Michael J. Dwyer is a Ph.D. candidate in Supply Chain Management at the Debbie and Jerry Ivy College of Business, Iowa State University. Beginning Fall 2026, he will join Texas A&M International University as an Assistant Professor of Transportation and International Logistics.
His work is guided by a virtuous cycle: research informs what we teach, students apply those insights in real-world contexts, those applications surface new problems worth exploring, and those problems create new opportunities for scholarship. This cycle keeps his research agenda grounded while strengthening student learning and improving system-level outcomes.
Michael's research is driven by a core question: how do operational systems shape the people inside them? From early ethnographic work with humanitarian NGOs in Guatemala to his doctoral research on crowdsourced logistics platforms, his work examines how design decisions in complex logistics systems influence the behavior, experience, and outcomes of the people who participate in them. His dissertation, Participation and Platform Design in Crowdsourced Logistics, focuses this question on the gig workers who power last-mile delivery and ride-hailing networks.

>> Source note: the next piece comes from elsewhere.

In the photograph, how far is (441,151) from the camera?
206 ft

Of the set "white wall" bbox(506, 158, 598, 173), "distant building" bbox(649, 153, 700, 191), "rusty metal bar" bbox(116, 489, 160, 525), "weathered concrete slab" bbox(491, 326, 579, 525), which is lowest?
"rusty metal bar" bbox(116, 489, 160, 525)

His work spans behavioral experiments, agent-based simulation, qualitative methods, and econometric modeling.
Michael believes good teaching starts with making complex material accessible, engaging, and practically useful. Supply chain's broad reach makes it a natural platform for connecting course concepts to students' lived experiences, and he tailors content to their majors, career goals, and the companies they want to work for. His aim is simple: courses that matter for students with content and takeaways they can apply.
In the classroom, he focuses on helping students develop structured, applied understanding of complex systems in an environment predicated on mutual respect.
Prior to his doctoral studies, Michael built over fifteen years of professional experience across military, corporate, and nonprofit sectors. He served as a Staff Sergeant and F-15 crew chief in the U.S. Air Force, managed operational and financial risk in insurance and finance, and conducted ethnographic and humanitarian supply chain research with NGOs operating in resource-constrained environments in Guatemala. He is bilingual in English and Spanish. He holds an M.B.A. from the University of West Florida and a B.A. in Philosophy from James Madison University.